Who Cares About The Children of Chi Town?
Kids aren't safe in (or out) of school.
The city of Chicago is failing its children. This can be measured by the F grades teachers dole out on tests, but also in the sense that the city's adults are turning their backs on them.
All summer long we've heard countless horror stories of young children being gunned down with reckless abandon.
CBS News reports that by early July of this year, 275 people lost their lives due to gun violence in Chicago. According to Complex Magazine, of the 152 people gunned down from June to August, 38 of them were teenagers. That's not counting the tragic stories of 7-year-old Heaven Sutton who was shot dead while helping her mother sell candy outside their family home, and 10-year-old Kitanna Peterson who was gunned down while playing at a fire hydrant.
When you hear of tragedies like these, you can't help but think that, for children at least, gun violence statistics will take a dive when school starts. The weather will cool down, and so will people's hot tempers. Homework free kids won't be playing in the mean streets as much, thereby lowering the risk of getting struck by a stray bullet, as crazy as that sounds. But the truth is, school doesn't necessarily provide the peace of mind or safety parents and children crave.
Over the last three school years 260 Chicago public school students were killed by violence, including Derrion Albert, who was beaten to death during a school fight in 2009.
Today, kids in Chicago barely have a better-than-nothing school to attend.
This week, Chicago public school teachers went on strike for the first time in 25 years. The teachers are demanding more pay for longer work days. They are also upset over a new job evaluation process they claim is unfair and may result in over 6,000 teachers losing their job. Considering that test scores among school children dropped to record lows in 2011, some of them may need to lose their jobs.
The strike has essentially given 350,000 students a snow day. In any other situation, kids would rejoice over a day (or more) off from school–but not in Chicago.
As of 2010, the city's child poverty rate was over 30 percent, meaning that three in 10 children may have been depending on their school for a meal that day. When you add hunger to the devastating equation of violence that has made Chicago deadlier than the war in Afghanistan, that equals thousands of children trapped between a rock and a hard place.
"If the kids are not in school, they're out getting into some kind of trouble ... when they should be in school, learning," Shatara Scaggs told CNN. The mother of two children, one in kindergarten and the other in first grade, believes children "should be in school getting an education. I don't think the teachers should be on strike."

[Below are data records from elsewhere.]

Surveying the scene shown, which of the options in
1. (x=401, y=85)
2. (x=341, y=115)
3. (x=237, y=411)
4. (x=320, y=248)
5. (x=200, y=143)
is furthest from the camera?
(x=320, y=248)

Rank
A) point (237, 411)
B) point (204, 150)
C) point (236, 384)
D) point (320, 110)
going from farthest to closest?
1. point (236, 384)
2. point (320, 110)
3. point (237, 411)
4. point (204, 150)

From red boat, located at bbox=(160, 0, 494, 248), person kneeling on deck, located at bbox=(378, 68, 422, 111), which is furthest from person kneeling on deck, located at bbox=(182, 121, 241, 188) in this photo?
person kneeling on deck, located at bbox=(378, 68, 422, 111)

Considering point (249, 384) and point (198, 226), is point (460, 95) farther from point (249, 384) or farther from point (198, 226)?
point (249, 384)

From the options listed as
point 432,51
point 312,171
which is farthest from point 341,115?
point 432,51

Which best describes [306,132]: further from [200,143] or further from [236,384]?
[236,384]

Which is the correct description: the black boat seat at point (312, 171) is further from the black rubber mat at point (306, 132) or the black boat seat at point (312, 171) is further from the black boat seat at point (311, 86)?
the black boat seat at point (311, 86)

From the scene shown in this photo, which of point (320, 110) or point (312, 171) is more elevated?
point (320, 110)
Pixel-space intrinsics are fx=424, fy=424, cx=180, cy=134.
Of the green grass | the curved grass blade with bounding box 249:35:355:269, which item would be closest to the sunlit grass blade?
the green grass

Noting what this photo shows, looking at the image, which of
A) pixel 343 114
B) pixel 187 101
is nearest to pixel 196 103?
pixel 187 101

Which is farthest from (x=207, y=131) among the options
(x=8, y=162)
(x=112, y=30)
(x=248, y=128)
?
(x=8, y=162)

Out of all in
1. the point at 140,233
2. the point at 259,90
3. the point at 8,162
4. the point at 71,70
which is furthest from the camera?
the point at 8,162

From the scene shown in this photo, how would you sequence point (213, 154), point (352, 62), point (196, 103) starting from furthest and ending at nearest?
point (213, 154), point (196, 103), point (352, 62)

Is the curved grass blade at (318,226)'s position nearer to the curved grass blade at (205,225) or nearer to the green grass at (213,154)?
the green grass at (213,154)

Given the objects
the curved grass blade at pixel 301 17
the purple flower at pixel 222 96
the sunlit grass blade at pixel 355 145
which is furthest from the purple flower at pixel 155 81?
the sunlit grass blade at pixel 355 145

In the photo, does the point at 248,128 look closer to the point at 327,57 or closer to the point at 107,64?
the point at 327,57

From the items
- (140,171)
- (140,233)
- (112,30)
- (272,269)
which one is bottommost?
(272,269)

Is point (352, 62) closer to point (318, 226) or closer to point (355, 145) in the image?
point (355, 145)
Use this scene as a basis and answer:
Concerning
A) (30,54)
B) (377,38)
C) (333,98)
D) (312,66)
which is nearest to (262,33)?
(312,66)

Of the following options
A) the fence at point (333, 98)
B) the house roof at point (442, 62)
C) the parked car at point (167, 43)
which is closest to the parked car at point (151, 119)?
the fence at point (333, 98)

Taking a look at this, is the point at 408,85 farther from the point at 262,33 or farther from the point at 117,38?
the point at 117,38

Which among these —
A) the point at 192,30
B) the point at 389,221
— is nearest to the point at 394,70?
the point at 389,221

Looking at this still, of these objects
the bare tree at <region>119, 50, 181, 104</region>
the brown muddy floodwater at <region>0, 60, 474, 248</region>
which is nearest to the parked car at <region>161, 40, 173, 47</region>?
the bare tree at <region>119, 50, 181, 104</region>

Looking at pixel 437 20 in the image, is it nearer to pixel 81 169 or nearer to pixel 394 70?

Scaggs isn't the only one who knows that kids out of school usually means kids in trouble. The police are well aware of this too. This would explain why the Chicago police department has taken officers off desk duty and put them out on patrol. And I'm sure we all know how friendly the Chicago police can be with teenagers.
On top of that, kids aren't made to feel very welcome in school to begin with. As the video clip documents, many Chicago students feel unsafe and targeted inside their schools. A study by the Illinois Juvenile Justice Commission revealed that there was a "school-to-prison" pipeline running rampant throughout the state, resulting in 40 percent of juveniles being held on parole violations for minor infractions like playing hooky and staying out too late.
So what do kids in Chicago have to look forward to? Here's a handy list:
Instead of academic awards, they can look forward to stray bullets in the street;
Instead of homeroom, they can look forward to no school at all; and
Instead of more teachers in the classroom, they can look forward to more police on the street.
Sounds like a recipe for disaster. Perhaps the biggest one since the Great Chicago Fire of 1871.